For some, the workplace has become cold, sterile, and sometimes even hostile. For others, the workplace is filled with interpersonal stresses and strained relationships. For most of us, love at work is best described as superficial and cordial, not rich and genuine as it’s described in I Corinthians 13.

How has this happened?

Has Loved Failed in the Workplace?

We’ve looked at the Apostle Paul’s description of love in I Corinthians 13. He tells us that love is patient and kind. It does not envy or boast. Love is not rude or arrogant and does not demand its own way.

In the context of the modern work-world, these marks of love do not seem like a path to success. In fact, on the surface, they seem like a path to failure.

If I am patient, will anything ever get done around here?

If I am kind, won’t my employees walk all over me?

If I don’t demand my own way, won’t I lose control and not get what I want?

In I Corinthians 13:8, the Apostle Paul tells us love never fails. If there is a lack of love in the workplace, it is not because love has failed. It is because we have failed to love.

The Appearance of Failure

We don’t like to fail. We don’t want to be seen as failures. We also find it difficult to trust that God is working out a plan for our eternal good.

In our pursuit of our own plans and selfish (not shared) success, we focus on ourselves rather than our colleagues. And, in focusing on ourselves, we fail to love and serve them.

As usual, Jesus has much to teach us about love, service, success and the appearance of failure.

In his last hours of life, Jesus appeared to be a failure.

As he hung on the cross, the hope of a new kingdom and the end of the Roman occupation seemed lost.
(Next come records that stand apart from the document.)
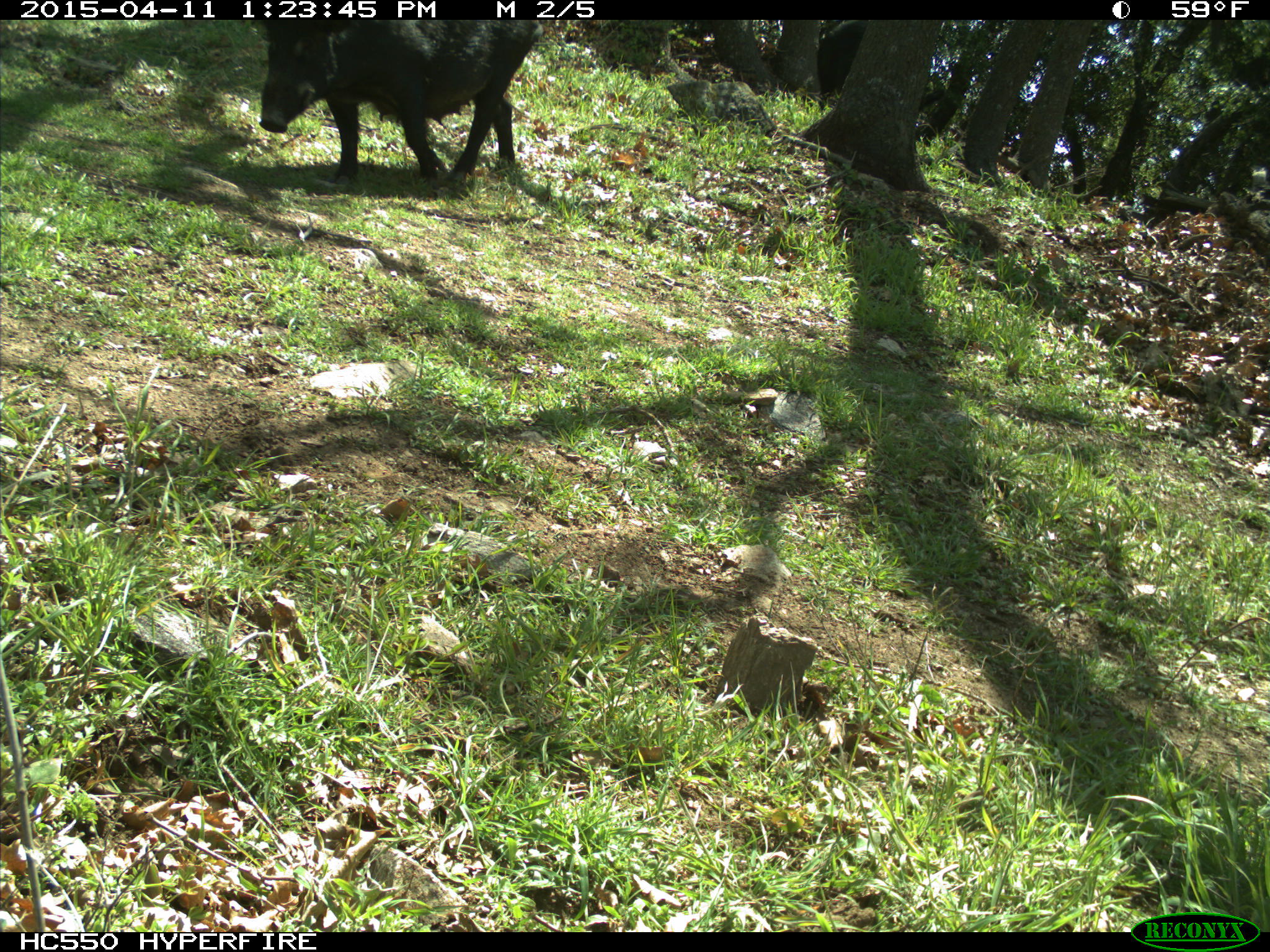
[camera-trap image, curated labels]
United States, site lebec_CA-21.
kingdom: Animalia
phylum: Chordata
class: Mammalia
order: Artiodactyla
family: Suidae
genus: Sus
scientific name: Sus scrofa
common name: wild boar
Sus scrofa (wild boar).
The promise of a new era of truth, love, and peace seemed ridiculous, if not dangerous.

Seeking not only to kill Jesus, but also to stifle his message, the people cried “Crucify him!” Jesus was dealt the most debasing, humiliating death society could muster at the time.

To everyone watching that scene, Jesus looked like a spectacular failure. Of course, we know that Jesus did not fail at all. What appeared to be a monumental failure was actually a spectacular success!

Love is often like that.

Love – An Act of Worship at Work

Jesus was humiliated for his people. He was spat upon for us. He was beaten and killed – for us. He did things for us that we could never do for ourselves.

We owe him an eternity of love and worship. He tells us,

Love the Lord your God with all your heart and with all your soul and with all your mind. This is the first and greatest commandment. And the second is like it, ‘Love your neighbor as yourself.’ All the Law and the Prophets hang on these two commandments. – Matthew 22:37-40

Jesus tells us that we serve him when we serve others (Matthew 25:31-40). When we love our workmates with a genuine, self-sacrificing love (Romans 12), we bring honor to the One who first loved us.

We can do this. Through the power of the Holy Spirit, we can transform the workplace because love never fails.